Code Monkey home page Code Monkey logo

ai-platform's Introduction

AI Platform

Background

Artificial intelligence (AI) gig economy is here. Many companies including Uber, DoorDash, Fiverr built economies by relying on contingent workers, available on-demand. The great paradox of on-demand services is that they can be easily automated using AI technologies.

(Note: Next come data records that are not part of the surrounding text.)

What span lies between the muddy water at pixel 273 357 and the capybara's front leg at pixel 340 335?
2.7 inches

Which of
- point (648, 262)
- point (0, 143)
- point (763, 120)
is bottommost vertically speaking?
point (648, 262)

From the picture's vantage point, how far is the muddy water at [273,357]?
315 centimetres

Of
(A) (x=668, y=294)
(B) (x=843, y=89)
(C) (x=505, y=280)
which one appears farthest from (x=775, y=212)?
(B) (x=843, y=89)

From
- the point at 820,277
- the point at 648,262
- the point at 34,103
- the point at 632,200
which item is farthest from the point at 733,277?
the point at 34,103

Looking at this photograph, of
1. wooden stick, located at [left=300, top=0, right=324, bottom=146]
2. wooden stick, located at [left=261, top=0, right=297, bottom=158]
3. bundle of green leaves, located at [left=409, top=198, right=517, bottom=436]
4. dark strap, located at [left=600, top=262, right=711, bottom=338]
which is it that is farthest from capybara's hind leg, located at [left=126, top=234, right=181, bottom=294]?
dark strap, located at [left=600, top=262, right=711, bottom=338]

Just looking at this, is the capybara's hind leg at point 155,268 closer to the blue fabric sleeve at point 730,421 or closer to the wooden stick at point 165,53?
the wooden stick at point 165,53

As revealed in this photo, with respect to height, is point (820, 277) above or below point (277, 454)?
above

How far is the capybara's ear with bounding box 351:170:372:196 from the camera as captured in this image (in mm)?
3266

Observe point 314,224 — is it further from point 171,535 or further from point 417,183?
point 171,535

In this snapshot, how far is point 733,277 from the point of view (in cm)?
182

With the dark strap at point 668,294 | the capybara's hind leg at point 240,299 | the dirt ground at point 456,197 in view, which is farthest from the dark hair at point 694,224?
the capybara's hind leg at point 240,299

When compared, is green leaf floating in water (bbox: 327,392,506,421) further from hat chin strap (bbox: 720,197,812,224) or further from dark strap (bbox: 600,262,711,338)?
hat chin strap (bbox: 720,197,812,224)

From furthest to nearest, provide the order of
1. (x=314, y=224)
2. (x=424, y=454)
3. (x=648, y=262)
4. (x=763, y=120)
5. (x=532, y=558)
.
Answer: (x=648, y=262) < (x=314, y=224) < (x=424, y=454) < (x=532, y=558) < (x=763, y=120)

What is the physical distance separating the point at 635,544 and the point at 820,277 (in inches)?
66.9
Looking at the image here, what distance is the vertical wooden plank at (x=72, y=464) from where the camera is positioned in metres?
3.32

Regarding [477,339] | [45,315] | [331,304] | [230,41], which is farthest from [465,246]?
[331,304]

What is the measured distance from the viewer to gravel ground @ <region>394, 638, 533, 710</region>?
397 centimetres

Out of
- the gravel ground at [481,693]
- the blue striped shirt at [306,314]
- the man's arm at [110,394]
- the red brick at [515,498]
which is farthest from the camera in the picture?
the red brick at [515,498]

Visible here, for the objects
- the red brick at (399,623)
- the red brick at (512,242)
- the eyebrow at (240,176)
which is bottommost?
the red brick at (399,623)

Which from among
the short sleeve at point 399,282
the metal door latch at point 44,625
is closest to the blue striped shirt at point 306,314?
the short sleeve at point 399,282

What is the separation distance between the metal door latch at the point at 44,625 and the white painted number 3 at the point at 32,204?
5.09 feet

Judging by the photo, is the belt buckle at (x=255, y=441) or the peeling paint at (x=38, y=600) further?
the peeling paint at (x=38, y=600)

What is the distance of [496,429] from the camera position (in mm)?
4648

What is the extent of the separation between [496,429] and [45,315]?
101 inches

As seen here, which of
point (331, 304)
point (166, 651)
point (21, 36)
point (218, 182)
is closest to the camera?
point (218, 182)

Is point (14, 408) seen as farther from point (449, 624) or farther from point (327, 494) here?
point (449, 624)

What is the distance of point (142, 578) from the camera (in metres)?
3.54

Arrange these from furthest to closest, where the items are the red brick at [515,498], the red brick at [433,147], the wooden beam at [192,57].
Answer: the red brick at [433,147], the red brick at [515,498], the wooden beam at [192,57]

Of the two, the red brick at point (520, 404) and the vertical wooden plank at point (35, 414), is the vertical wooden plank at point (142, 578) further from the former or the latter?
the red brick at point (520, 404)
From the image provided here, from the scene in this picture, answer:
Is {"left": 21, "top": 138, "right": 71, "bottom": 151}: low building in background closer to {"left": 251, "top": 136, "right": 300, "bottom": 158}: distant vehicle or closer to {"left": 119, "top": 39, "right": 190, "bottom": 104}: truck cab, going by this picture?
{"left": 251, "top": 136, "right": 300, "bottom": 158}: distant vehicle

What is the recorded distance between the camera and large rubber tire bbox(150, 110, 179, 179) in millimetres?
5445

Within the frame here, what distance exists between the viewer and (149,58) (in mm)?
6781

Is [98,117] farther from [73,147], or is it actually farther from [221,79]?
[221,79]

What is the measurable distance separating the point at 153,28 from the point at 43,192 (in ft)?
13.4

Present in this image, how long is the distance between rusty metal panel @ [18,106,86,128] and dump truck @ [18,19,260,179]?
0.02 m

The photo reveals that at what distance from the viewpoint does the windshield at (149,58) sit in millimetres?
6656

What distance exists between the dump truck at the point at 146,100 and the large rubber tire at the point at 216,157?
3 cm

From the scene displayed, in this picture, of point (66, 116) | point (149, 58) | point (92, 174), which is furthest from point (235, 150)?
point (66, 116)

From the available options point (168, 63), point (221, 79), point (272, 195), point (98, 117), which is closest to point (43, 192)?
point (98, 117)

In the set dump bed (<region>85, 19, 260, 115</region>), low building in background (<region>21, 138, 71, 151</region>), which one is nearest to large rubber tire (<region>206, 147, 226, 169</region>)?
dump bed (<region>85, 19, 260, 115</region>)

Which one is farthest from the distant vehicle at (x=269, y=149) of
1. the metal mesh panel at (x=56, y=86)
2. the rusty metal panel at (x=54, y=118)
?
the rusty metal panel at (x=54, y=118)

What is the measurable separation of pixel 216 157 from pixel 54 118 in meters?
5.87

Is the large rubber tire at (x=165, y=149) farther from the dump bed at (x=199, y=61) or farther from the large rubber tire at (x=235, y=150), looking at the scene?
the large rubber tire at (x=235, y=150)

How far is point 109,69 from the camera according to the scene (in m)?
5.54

  • Where do AI systems come from? Research and development (R&D)
  • What do AI systems do today? Perform tasks (i.e. provide services)
  • What will AI systems be able to do? Automate human tasks (and more)
  • What is R&D? Tasks to automate
  • Where does AI R&D automation lead? Recursive technology improvement
  • Where does that lead? AI services, which includes the service of developing new services

"The AI explosion will be enabled by AI-driven AI developments. As AI technologies are being recursively improved, new AI services and new AI tasks will be solved."

-- Slava Kurilyak, Founder / CEO at Produvia

About

ai-platform

AI Platform aims to automate AI R&D tasks. Our vision is to create machine learning models to solve various computer science tasks. Our mission is to achieve automation of AI technologies.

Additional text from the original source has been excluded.